Actually, when you start to piece them altogether, we see that we’re dealing with something that is way more complex than any of those individual explanatory frameworks has been able to accommodate. So, ontological flooding is really saying... we need to take into account all of these various perspectives at the same time, to get the best or the nearest to reality perspective that we can get.
The idea here is not to understand these narratives from a perfectly objective “view from nowhere,” meaning, a view where you get to smuggle all your unexamined biases in only to cover them up with a veneer of performative neutrality. That would be what Jack calls “ontological bracketing.”
When I engage in ontological flooding I embrace each view as true until they feel true. When I do this the view becomes embodied and it leaves an emotional imprint on me. What happens when I ontologically flood the COVID thesis and the COVID antithesis?
Once I get over the fury felt by each side towards the other, along with the desire to dehumanize them, the common emotion that comes online is fear.
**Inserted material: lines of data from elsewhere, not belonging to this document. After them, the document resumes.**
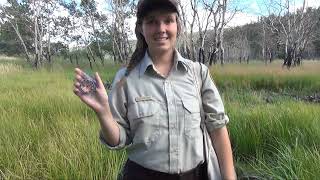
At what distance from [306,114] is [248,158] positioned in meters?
0.94

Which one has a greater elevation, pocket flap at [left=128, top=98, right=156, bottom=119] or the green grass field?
pocket flap at [left=128, top=98, right=156, bottom=119]

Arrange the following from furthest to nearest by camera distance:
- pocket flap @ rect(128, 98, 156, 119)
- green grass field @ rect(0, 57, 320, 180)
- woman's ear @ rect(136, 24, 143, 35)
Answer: green grass field @ rect(0, 57, 320, 180), woman's ear @ rect(136, 24, 143, 35), pocket flap @ rect(128, 98, 156, 119)

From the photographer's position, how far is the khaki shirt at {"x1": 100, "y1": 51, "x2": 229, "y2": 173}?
167 centimetres

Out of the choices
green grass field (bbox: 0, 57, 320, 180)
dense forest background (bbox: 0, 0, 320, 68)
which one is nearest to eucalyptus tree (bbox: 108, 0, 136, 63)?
dense forest background (bbox: 0, 0, 320, 68)

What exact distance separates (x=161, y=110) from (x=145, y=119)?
0.25ft

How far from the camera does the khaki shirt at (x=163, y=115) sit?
5.47 ft

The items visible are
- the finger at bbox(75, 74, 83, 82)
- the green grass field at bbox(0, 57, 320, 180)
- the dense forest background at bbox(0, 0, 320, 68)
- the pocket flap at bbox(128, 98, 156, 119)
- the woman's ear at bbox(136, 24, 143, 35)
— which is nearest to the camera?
the finger at bbox(75, 74, 83, 82)

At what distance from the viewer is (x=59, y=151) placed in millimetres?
3188

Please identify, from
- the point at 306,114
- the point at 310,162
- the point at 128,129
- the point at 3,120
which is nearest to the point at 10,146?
the point at 3,120

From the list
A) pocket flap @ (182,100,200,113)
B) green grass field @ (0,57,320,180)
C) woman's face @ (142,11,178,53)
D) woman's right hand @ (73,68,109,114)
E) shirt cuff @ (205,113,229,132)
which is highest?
woman's face @ (142,11,178,53)

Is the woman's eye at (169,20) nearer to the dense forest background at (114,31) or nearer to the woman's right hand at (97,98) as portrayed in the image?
the woman's right hand at (97,98)

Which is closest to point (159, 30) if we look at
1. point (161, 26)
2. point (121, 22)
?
point (161, 26)

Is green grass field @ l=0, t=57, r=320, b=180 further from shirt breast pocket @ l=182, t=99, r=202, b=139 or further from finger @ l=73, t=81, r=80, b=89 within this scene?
finger @ l=73, t=81, r=80, b=89

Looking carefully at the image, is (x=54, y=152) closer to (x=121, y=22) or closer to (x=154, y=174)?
(x=154, y=174)
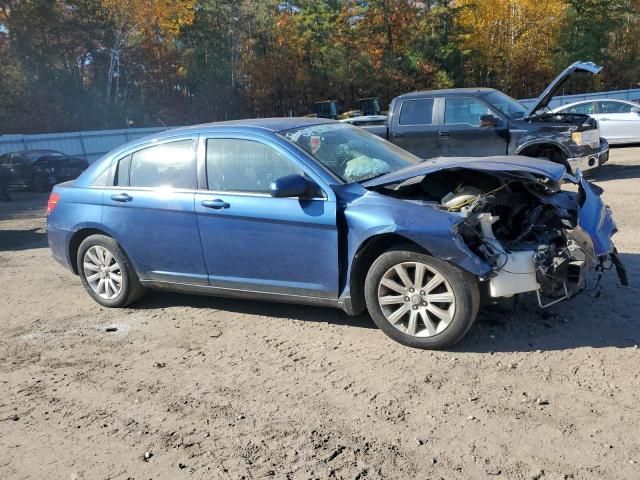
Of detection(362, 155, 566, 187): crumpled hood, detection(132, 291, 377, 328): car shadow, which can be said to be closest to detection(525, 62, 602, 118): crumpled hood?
detection(362, 155, 566, 187): crumpled hood

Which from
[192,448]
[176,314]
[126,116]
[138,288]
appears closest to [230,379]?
[192,448]

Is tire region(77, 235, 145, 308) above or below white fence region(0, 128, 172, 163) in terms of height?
below

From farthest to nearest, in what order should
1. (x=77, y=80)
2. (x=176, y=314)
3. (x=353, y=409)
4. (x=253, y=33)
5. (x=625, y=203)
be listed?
1. (x=253, y=33)
2. (x=77, y=80)
3. (x=625, y=203)
4. (x=176, y=314)
5. (x=353, y=409)

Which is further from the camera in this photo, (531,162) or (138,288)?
(138,288)

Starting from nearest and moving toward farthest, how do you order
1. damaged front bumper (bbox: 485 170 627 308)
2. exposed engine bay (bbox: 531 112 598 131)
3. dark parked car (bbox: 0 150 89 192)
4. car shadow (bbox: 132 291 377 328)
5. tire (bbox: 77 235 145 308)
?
damaged front bumper (bbox: 485 170 627 308)
car shadow (bbox: 132 291 377 328)
tire (bbox: 77 235 145 308)
exposed engine bay (bbox: 531 112 598 131)
dark parked car (bbox: 0 150 89 192)

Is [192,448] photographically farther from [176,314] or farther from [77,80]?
[77,80]

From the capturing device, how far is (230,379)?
414 cm

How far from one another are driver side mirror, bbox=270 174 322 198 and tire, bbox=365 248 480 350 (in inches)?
28.8

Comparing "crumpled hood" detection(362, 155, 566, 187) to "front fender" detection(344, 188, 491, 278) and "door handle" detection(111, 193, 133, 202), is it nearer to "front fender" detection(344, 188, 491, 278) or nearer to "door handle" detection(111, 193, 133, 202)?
"front fender" detection(344, 188, 491, 278)

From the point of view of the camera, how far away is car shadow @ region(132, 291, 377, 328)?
504 cm

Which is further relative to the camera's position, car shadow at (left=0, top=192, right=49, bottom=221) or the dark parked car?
the dark parked car

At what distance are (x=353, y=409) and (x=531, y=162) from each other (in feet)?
7.99

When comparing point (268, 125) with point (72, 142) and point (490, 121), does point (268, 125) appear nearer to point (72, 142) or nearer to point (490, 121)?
point (490, 121)

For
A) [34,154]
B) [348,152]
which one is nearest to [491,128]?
[348,152]
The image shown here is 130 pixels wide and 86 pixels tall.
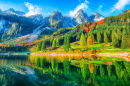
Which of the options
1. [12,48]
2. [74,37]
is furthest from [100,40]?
[12,48]

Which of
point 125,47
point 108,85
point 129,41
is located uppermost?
point 129,41

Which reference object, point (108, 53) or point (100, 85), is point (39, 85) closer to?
point (100, 85)

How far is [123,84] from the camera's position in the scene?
13.4 m

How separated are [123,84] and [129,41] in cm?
7693

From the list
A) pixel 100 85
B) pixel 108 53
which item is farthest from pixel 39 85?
pixel 108 53

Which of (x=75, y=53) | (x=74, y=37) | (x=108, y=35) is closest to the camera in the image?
(x=75, y=53)

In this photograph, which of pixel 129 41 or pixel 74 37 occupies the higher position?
pixel 74 37

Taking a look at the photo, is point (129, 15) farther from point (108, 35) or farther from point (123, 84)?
point (123, 84)

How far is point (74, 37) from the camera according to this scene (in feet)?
587

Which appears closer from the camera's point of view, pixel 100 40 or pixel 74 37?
pixel 100 40

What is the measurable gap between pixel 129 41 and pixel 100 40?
165ft

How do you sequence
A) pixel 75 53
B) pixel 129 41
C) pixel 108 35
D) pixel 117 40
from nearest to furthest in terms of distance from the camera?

And an interesting thing happens when I dive deep into the fear of either side…
The fears that come online for the COVID thesis: I fear dying from the virus and being responsible for the death of others. I also fear being called dumb for not understanding the science and shamed for being called a bad person by failing to act in ways that would protect others.
The fears that come online for the COVID antithesis: I fear losing freedoms and giving my power away to top-down control structures that can slip into totalitarianism. I also fear being societally segregated and persecuted by those scapegoating me for this mess.
When you only ontologically bracket one side you can easily dismiss them as overextending their fears. However, when you engage in ontological flooding and feel into their fear their position can become real in a surprisingly integrative way.
Now on the other side of the flooding, I do not want myself or others to suffer or die from a respiratory disease, nor do I want to throw away freedoms and entrust my well-being to a corruptible biopolitical technocracy. While the hardened versions of the two narratives disallow easy coexistence, the concerns of either side can co-exist, and it is wise for them to co-exist.
A COVID synthesis can emerge from the narrative warfare currently happening, but only if we in turn have the courage to feel deeply into our own fear, and empathically feel deeply into the fear of others.